Prenatal ultrasound screening during the second trimester in a G1P0 mother revealed a female fetus with a large midline posterior intracranial cystic lesion. A subsequent prenatal uterine MRI study revealed a large midline DSM with thrombus in the expected location of the left transverse sinus, occupying approximately the posterior one-third of the cranial cavity. Serial prenatal MRI studies showed progressive enlargement of this DSM. Following delivery by cesarean section at 35 weeks gestational age, the child underwent an MRI and MR venography session, followed by a DSA study performed using umbilical arterial catheterization on Day 1 of life.

On the MRI and MR venography studies, the posterior one-third of the SSS, the torcula, and the transverse sinuses were all included in the DSM and could not be distinctly visualized (Fig. 6). The anterior two-thirds of the SSS and the internal cerebral veins were instead seen to drain into a vertical platelike midline venous structure. The posterior wall of this venous channel was apposed to the anterior wall of the DSM. There was rapid flow of blood from the upper end of the posterior wall of this venous channel into the DSM. Numerous less rapid shunts from the posterior wall of the channel into the DSM were also noted more inferiorly. This platelike venous channel was seen to drain inferiorly into the superior petrosal sinuses and eventually the cavernous sinuses. On the DSA study, there was no evidence for AV shunts during the arterial phase, but on the venous phase images from internal and external carotid artery injections, shunting was noted from the posterior wall of a midline venous structure into the DSM at multiple sites, with the most rapid shunting noted at the superior end of this venous structure near the vertex. This finding was confirmed when the SSS was punctured percutaneously with a needle and contrast was injected into the SSS (Fig. 7). The head circumference of the patient at this time was 51 cm. There was no apnea at this time. However, the child suffered from consumptive coagulopathy requiring multiple blood product transfusions.

FIG . 6
FIG . 6

Case 2. Sagittal slices obtained as part of a post-contrast MR venogram performed on Day 1 after birth showing a venous channel (dashed white arrows) at the anterior margin of the pouch. There are multiple sites of contrast extravasation from the posterior wall of this venous channel into the DSM (white arrows). Note internal cerebral vein draining into this venous channel (double dashed white arrows).

FIG . 7
FIG . 7

Left: Lateral DSA projection obtained during the venous phase after right CCA injection: The midline venous channel can be faintly seen as an interrupted line (white arrow). Numerous sites of leakage of contrast from this channel into the DSM are shown (white block arrows). Right: Lateral DSA projection obtained after injection through a needle placed directly into the SSS showing the posterior SSS (black arrow) at its junction with the midline venous channel and shunting into the DSM (white block arrow).

Surgery

On Day 2 of life, a micropuncture sheath was percutaneously placed in the SSS via the anterior fontanelle. The superiormost site of shunting from the posterior wall of the vertical venous channel to the DSM pouch was then selected using an Echelon 10 microcatheter, which had been passed through the micropuncture sheath. A total of 4 hydrocoils were then placed at this site to obliterate this communication. We were not successful in selecting the other sites of shunting from the venous channel to the DSM in this way, and therefore we removed the micropuncture sheath.
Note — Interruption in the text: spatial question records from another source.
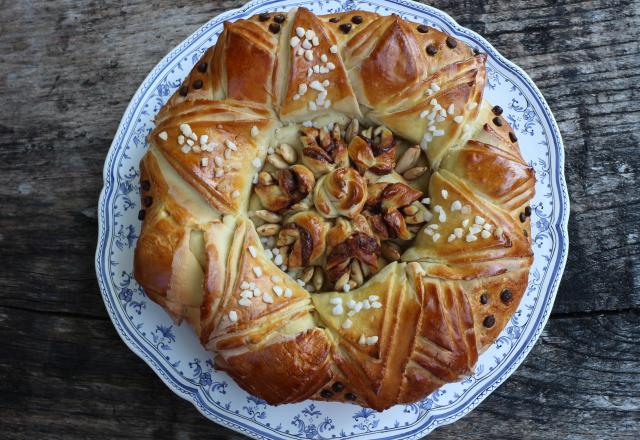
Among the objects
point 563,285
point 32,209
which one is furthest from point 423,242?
point 32,209

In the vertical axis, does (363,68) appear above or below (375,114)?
above

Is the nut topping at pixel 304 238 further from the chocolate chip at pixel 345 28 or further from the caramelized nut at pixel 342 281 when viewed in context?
the chocolate chip at pixel 345 28

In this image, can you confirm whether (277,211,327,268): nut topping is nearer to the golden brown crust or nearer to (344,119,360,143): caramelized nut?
the golden brown crust

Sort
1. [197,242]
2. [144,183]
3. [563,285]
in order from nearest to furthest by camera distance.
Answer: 1. [197,242]
2. [144,183]
3. [563,285]

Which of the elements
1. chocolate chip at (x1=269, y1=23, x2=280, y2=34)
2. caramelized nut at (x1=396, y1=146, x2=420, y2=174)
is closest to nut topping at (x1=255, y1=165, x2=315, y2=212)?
caramelized nut at (x1=396, y1=146, x2=420, y2=174)

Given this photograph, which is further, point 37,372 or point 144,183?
point 37,372

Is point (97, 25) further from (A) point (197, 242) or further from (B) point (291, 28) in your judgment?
(A) point (197, 242)

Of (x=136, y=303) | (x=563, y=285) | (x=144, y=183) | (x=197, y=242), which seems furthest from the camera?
(x=563, y=285)

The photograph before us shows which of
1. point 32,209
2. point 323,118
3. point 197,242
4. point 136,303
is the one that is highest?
point 323,118
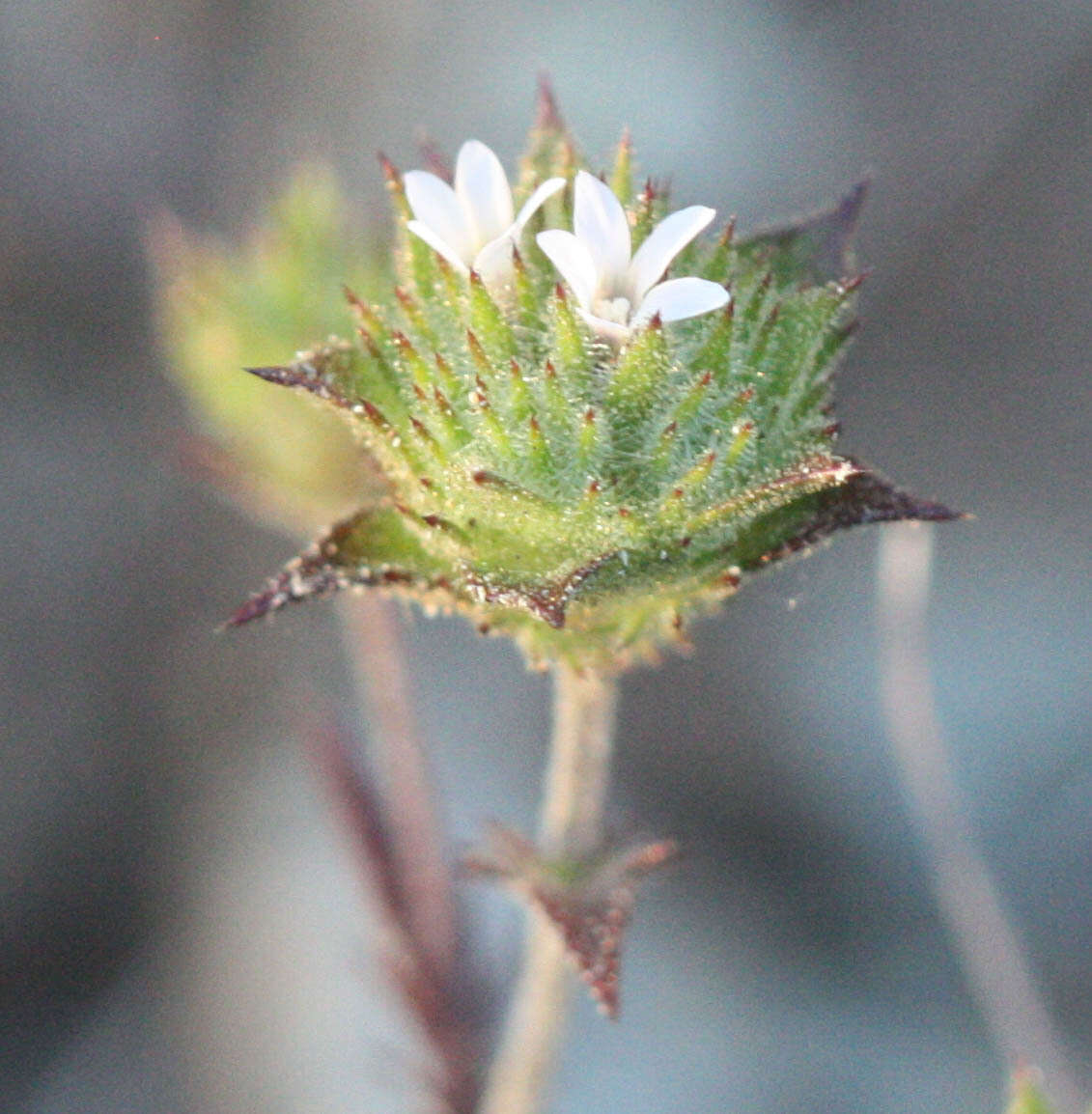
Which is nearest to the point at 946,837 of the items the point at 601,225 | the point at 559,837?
the point at 559,837

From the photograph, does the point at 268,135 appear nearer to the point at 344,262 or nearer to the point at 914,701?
the point at 344,262

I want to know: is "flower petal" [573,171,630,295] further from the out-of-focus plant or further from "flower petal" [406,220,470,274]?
"flower petal" [406,220,470,274]

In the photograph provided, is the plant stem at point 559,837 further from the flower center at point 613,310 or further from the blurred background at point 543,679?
the blurred background at point 543,679

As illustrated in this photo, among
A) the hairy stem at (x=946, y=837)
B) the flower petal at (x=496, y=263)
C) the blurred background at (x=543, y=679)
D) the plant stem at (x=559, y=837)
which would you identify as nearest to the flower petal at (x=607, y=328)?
the flower petal at (x=496, y=263)

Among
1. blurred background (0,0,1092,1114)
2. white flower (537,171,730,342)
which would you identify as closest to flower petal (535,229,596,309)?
white flower (537,171,730,342)

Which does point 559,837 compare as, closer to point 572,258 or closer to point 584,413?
point 584,413

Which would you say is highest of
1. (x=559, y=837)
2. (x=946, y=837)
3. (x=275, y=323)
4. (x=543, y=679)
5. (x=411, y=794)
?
(x=275, y=323)
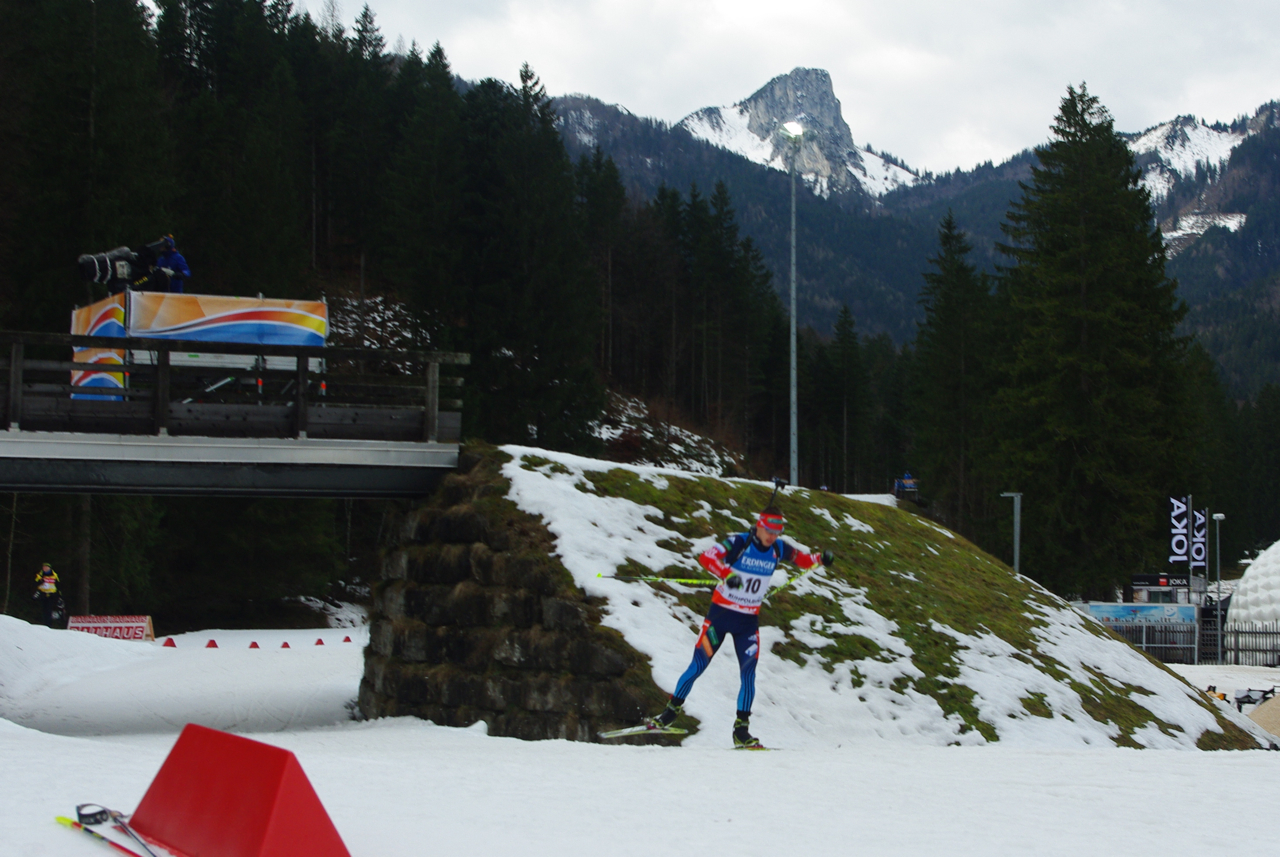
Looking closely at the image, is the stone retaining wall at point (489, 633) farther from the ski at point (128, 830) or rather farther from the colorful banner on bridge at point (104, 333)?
the ski at point (128, 830)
We then used a short 23-gauge butterfly needle to puncture the confluence of the SSS and the vertical venous channel under ultrasound guidance, and then injected this needle to obtain digital roadmaps showing us the sites of communication between the posterior wall of the venous channel and the DSM. We then punctured the DSM venous pouch via a posterior transfontanelle approach by using an 18-gauge spinal needle and then directed the needle anteroinferiorly toward the sites of shunting seen on the roadmap. Localized injections of 30% NBCA were performed at each of these sites. This was shown to result in a progressive decrease in the extent of shunting from the posterior wall of the vertical venous channel into the venous pouch, as determined by periodic contrast injections through the butterfly needle (Fig. 8).

FIG . 8
FIG . 8

a: Lateral projection obtained following contrast injection with a butterfly needle, which has been percutaneously positioned at the junction of the SSS and the midline venous channel, showing opacification of the venous channel (dashed white arrows) and prominent leakage of contrast (black arrow) from the posterior wall of the venous channel into the DSM pouch. b: The posteriormost aspect of the SSS has been punctured and coils (white arrow) are being delivered via this access route posterior to the venous channel. c: The DSM pouch has been punctured and an NBCA cast (dashed black arrows) can now be seen partly eliminating the shunt. d: Complete elimination of the shunt, and the NBCA cast is now larger.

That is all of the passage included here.